Rick Dyer is the most famous of these hoaxers—a self-billed full-time Bigfoot hunter who previously worked as a used car salesman. In 2008, he claimed to have a dead Bigfoot body in his possession; 2012 saw a similar scheme, with the claim the Bigfoot’s DNA had been run and that he was in fact a human/ape hybrid.
All of which is to say: If you’re interested in Bigfoot, be prepared to turn a skeptical eye towards any claims made about him.
Bigfoot in Today’s Pop Culture
Because of this blend of sensationalism and seemingly profound evidence, Bigfoot has captured the American attention in the same way as any other major cultural icon. You can immediately recognize Air Jordan shoes by the splayed image of Michael Jordan about to dunk a basketball—and you can recognize the Bigfoot just as easily by the image of his loping walk.

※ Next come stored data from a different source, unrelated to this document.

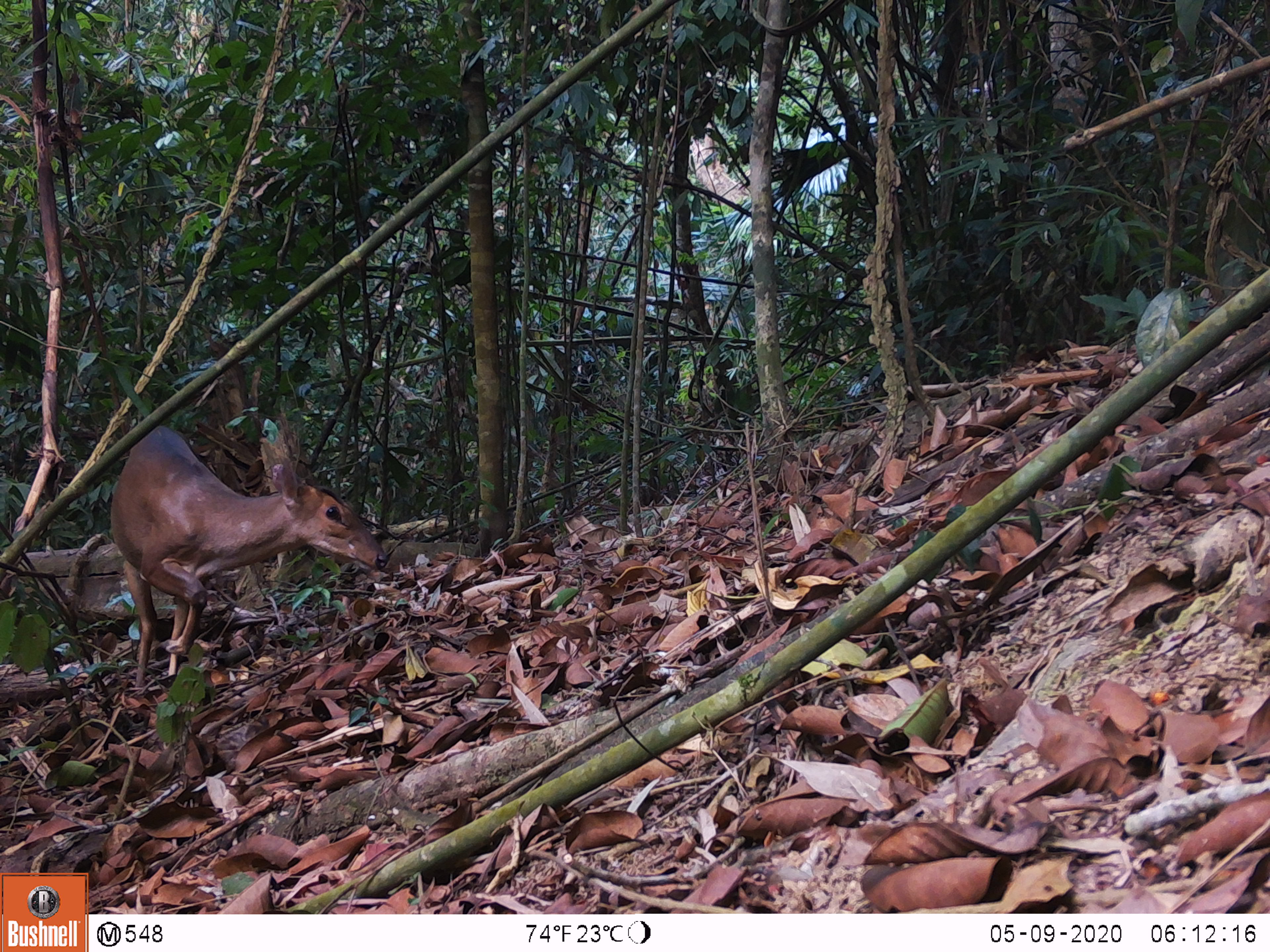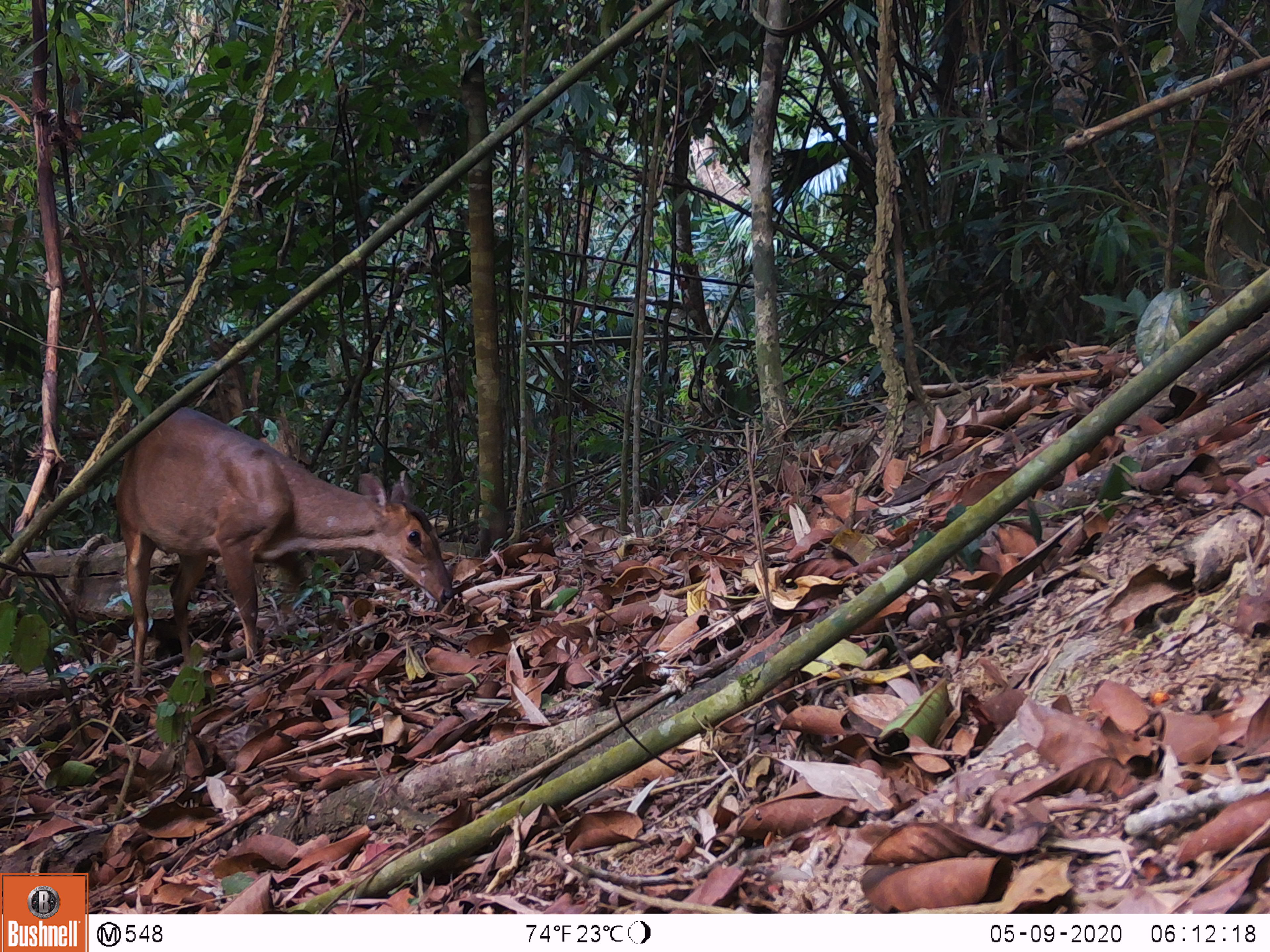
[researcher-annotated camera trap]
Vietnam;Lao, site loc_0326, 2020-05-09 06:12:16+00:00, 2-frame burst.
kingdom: Animalia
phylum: Chordata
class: Mammalia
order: Artiodactyla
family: Cervidae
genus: Muntiacus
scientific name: Muntiacus vuquangensis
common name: large-antlered muntjac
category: large antlered muntjac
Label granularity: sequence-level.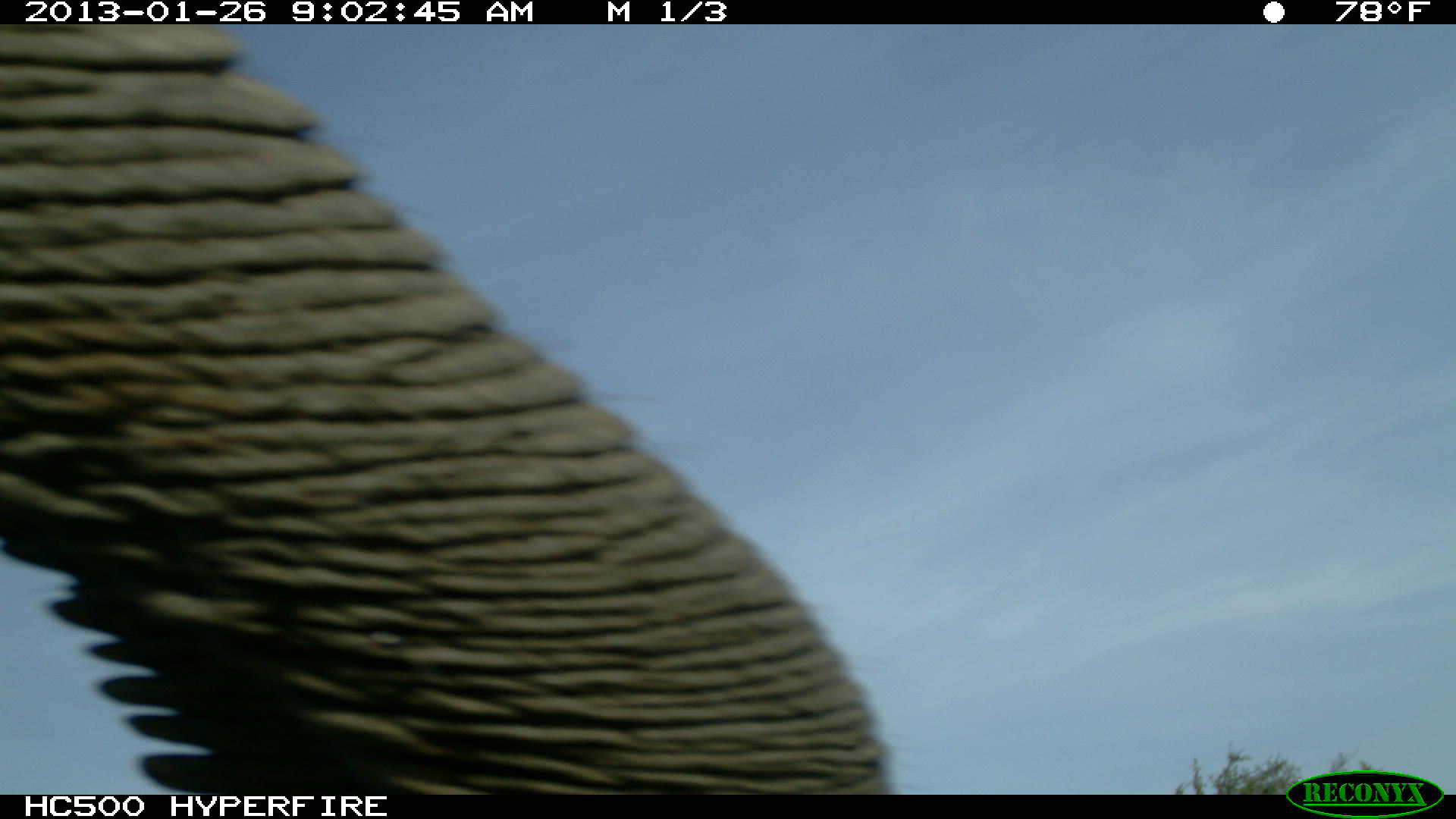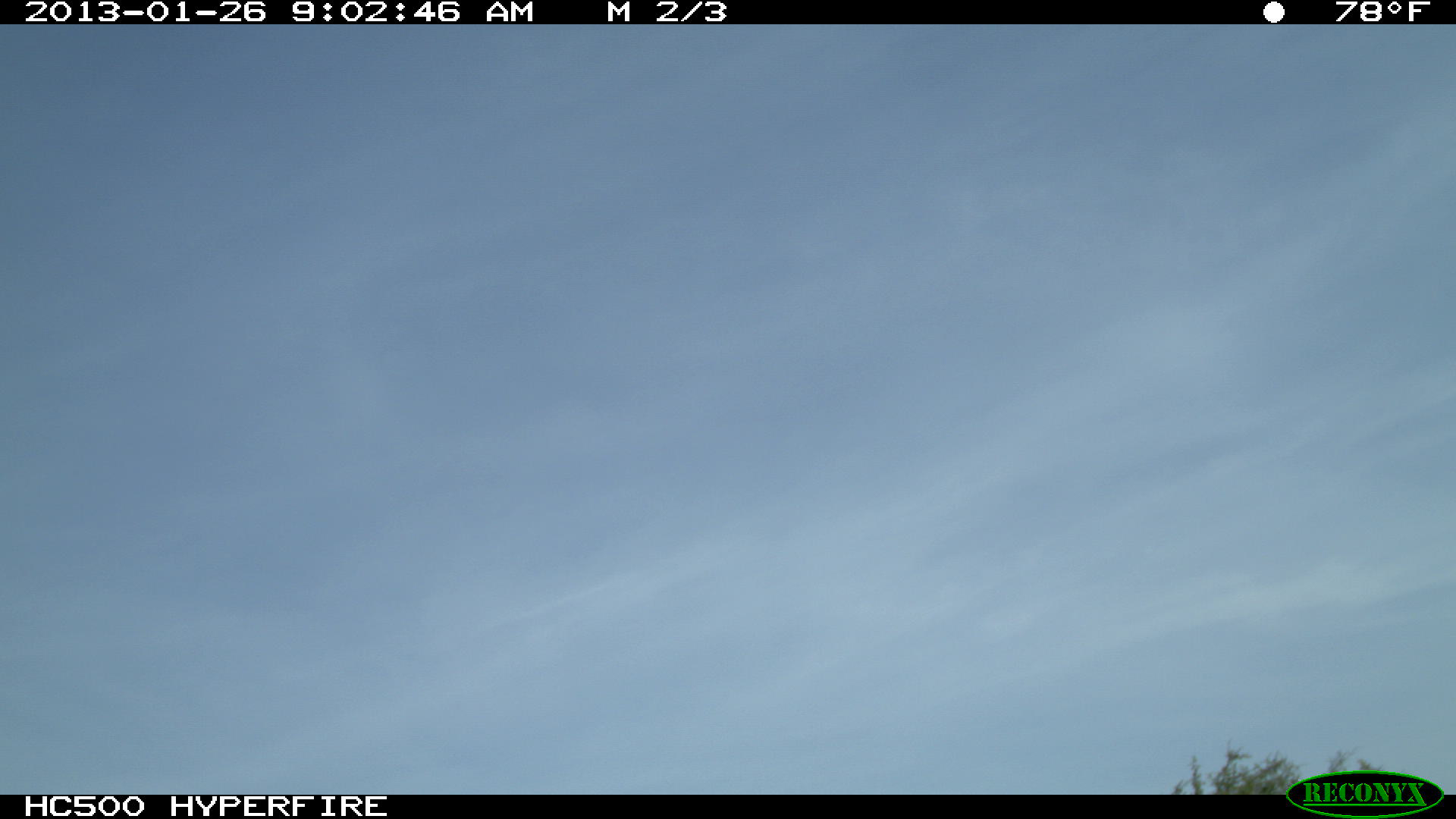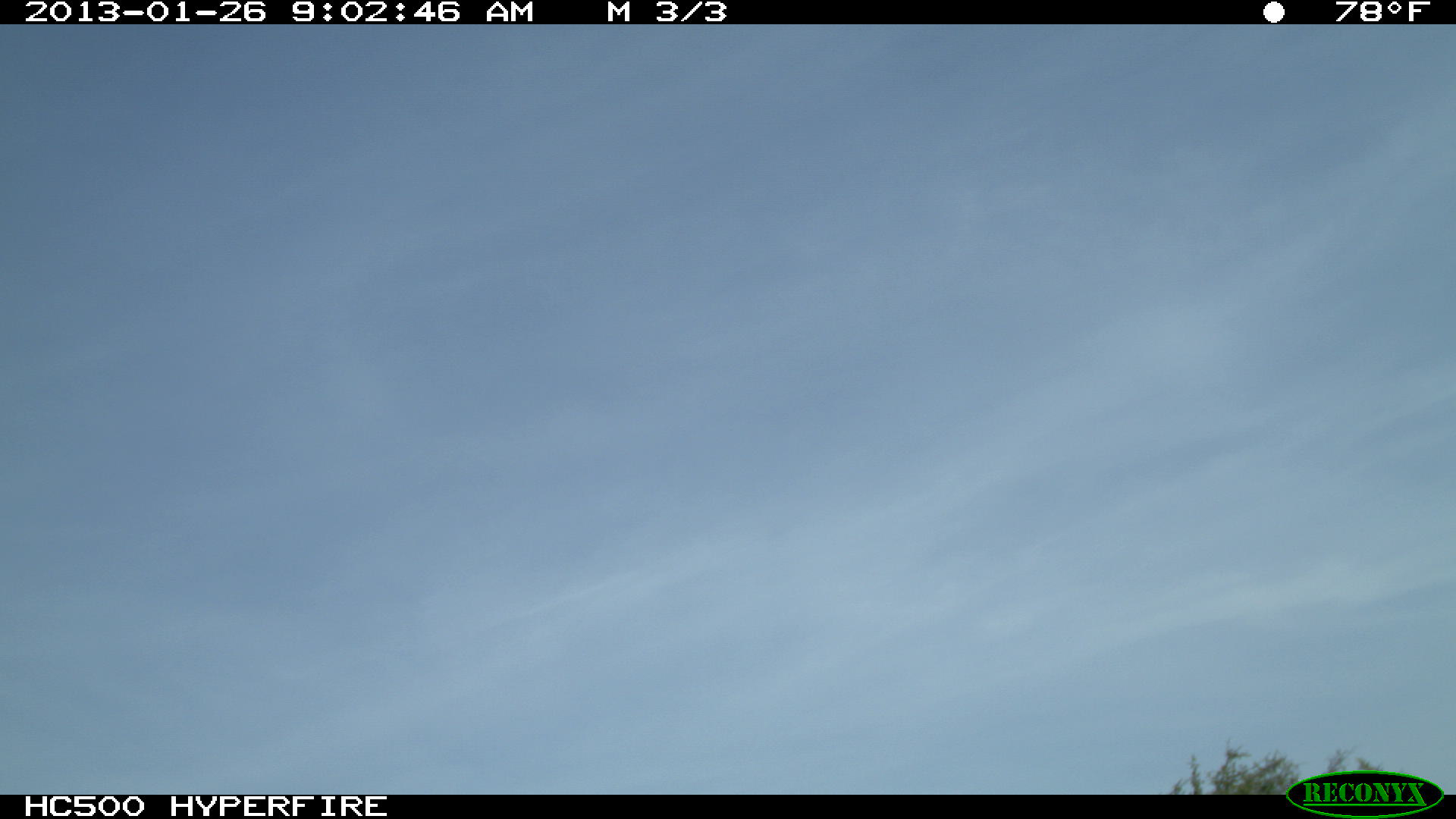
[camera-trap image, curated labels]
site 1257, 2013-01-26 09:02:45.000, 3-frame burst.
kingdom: Animalia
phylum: Chordata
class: Mammalia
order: Proboscidea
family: Elephantidae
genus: Loxodonta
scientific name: Loxodonta africana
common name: african bush elephant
Loxodonta africana (african bush elephant), count 1.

There’s hardly an area of American pop culture where you can’t find Bigfoot at this point. He’s become the name of widely disparate enterprises, from medical companies to monster trucks to music festivals. His image has been featured in dozens of cartoons, movies, and television series, most notably Harry and the Hendersons:
And the search for Bigfoot has given rise to yearly conventions in just about any mountain town in the U.S. too. If you’re inspired to become a dedicated Bigfoot fanatic, your options for socializing with like-minded people are legion.
In Conclusion: Bigfoot Is Larger Than Life
Perhaps what makes the Bigfoot so infinitely fascinating is people’s strong reactions to its existence (or the lack thereof). It’s nearly impossible to be an impartial party when it comes to Bigfoot, and you’re forced to pick a side: Scientific rationalism and skepticism, or curiosity and the possibility of magic and mystery still existing in this world?
Either way, just like the animal itself, the legend of Bigfoot will always be larger than life. Happy Squatching, Bigfoot believers.